- **TESTO DI PARTENZA**:
Intervista a Placido Di Stefano

Musico - Placido Di Stefano

Dal 'sottofondo letterario undreground' alla scrittura 'onesta' cerco di essere coerente con me stesso. Placido Di Stefano
Diplomato in scrittura drammaturgica alla Paolo Grassi di Milano, scrive narrativa contemporanea e ha vinto diversi premi negli anni scorsi con una serie di racconti. Due sono i suoi libri pubblicati, ma in realtà ha appena terminato il quinto romanzo. Lui è Placido di Stefano che incontro tra canzoni, messaggi e fiumi di parole al telefono.
Come vieni ispirato nel tuo scrivere?
Per quanto riguarda il mio scrivere si può dire che perseguo da sempre un progetto. Una poetica. Mi sembra di avere sempre avuto un percorso ben delineato da seguire. Le mie storie sono unite da un fil rouge. Da una comunanza di intenti. Sono cresciuto in un quartiere difficile. Ci ho abitato dai quattro ai quattordici anni. E in quel periodo ho visto di tutto. La mia formazione me la sono fatta semplicemente guardandomi attorno. Era la fine degli anni settanta. E in quel quartiere capitava ogni giorno qualcosa di sconvolgente (stupri – rapine – spaccio – etc). Una volta diventato “adulto” ho ricercato quelle storie che mi hanno impressionato da piccolo. E le ho cercate nelle periferie. Nei posti estremi. E nei miei testi (soprattutto in quelli “periferici”) ho creato (appositamente) personaggi che potessero coesistere in quelle ambientazioni. Personaggi che nella vita comune potrebbero tranquillamente essere definiti marginali. O difficili. O borderline. Negli ultimi anni (vista anche la maturità) ho cambiato prospettiva. Ma sto sempre attento al cosiddetto “uomo della strada”. Ovvero colui il quale ogni mattina si alza e va al lavoro e vive una quotidianità fatta di cose normali. Per il resto leggo. Mi guardo intorno. È la vita che mi circonda l’ispirazione per i miei scritti.
C'è un po' di tuo nei tuoi romanzi?

[Voci di riquadri etichettati]

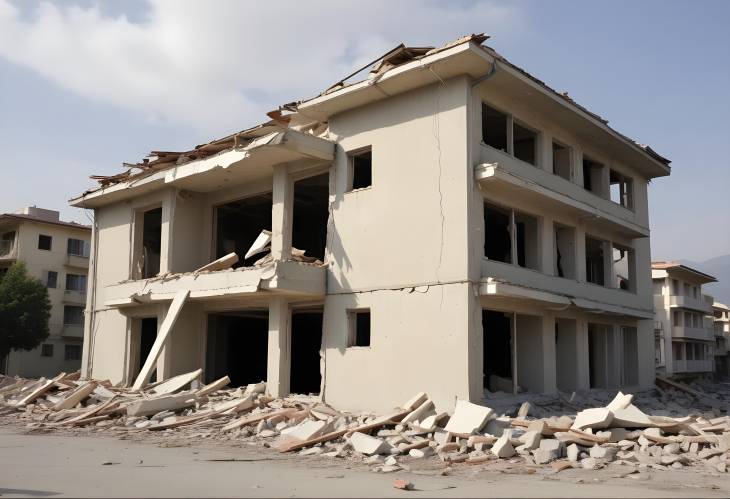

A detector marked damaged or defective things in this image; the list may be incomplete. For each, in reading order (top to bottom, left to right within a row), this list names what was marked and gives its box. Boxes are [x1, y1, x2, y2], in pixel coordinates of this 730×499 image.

broken window [346, 149, 370, 190]
broken window [478, 103, 506, 152]
broken window [512, 123, 536, 166]
broken window [548, 141, 572, 180]
broken window [580, 157, 604, 196]
broken window [608, 169, 632, 208]
broken window [141, 206, 161, 280]
broken window [218, 193, 274, 268]
broken window [292, 174, 328, 262]
damaged building [71, 34, 668, 410]
broken window [484, 203, 512, 266]
broken window [516, 213, 536, 272]
broken window [552, 225, 576, 280]
broken window [584, 237, 604, 288]
broken window [608, 243, 632, 292]
broken window [63, 306, 84, 326]
broken window [205, 310, 268, 388]
broken window [288, 310, 322, 396]
broken window [346, 312, 370, 348]
broken window [484, 308, 512, 394]
broken concrete block [440, 400, 492, 436]
broken concrete block [572, 408, 612, 432]
broken concrete block [612, 404, 652, 428]
broken concrete block [348, 434, 392, 458]
broken concrete block [492, 432, 516, 458]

- **COMPITI DA SVOLGERE**:
1) Riscrivi senza modifiche le righe delle voci, partendo dall'inizio delle voci e arrivando fino alla riga che contiene "broken window [512, 123, 536, 166]", inclusa. Lascia fuori le immagini.
2) Prosegui l'intervista a Placido Di Stefano dal punto in cui si ferma.

- **LE RISPOSTE**:
1)
A detector marked damaged or defective things in this image; the list may be incomplete. For each, in reading order (top to bottom, left to right within a row), this list names what was marked and gives its box. Boxes are [x1, y1, x2, y2], in pixel coordinates of this 730×499 image.

broken window [346, 149, 370, 190]
broken window [478, 103, 506, 152]
broken window [512, 123, 536, 166]

2)
C’è sempre un po’ di mio nei miei romanzi. Penso che ogni autore potrebbe rispondere a questa domanda allo stesso modo. Naturalmente il tuo vissuto rientra quasi per forza nei testi che vai a trattare. Anche se poi lo trasformi. Trasferisci in ciascun personaggio qualcosa di te. Ricrei ambienti che (perlomeno) conosci o sui quali ti informi (adesso con Google Maps si può girare il mondo pur stando seduti a una scrivania). Anche quando crei mondi “fantastici” o non per forza reali ti rifai a cose e ad ambienti che conosci per poi trasformarli a tuo piacimento. I personaggi parlano in modo diverso l’uno dall’altro ma hanno tutti qualcosa del tuo lessico. O hanno peculiarità che sono le tue o quelle di un tuo amico o un tuo parente. Ogni storia è un pezzo di te e del tuo mondo. Anche se poi il trucco sta nel mimetizzarsi e nel non farsi rintracciare.
Definisci il tuo un 'sottofondo letterario underground'. Perchè?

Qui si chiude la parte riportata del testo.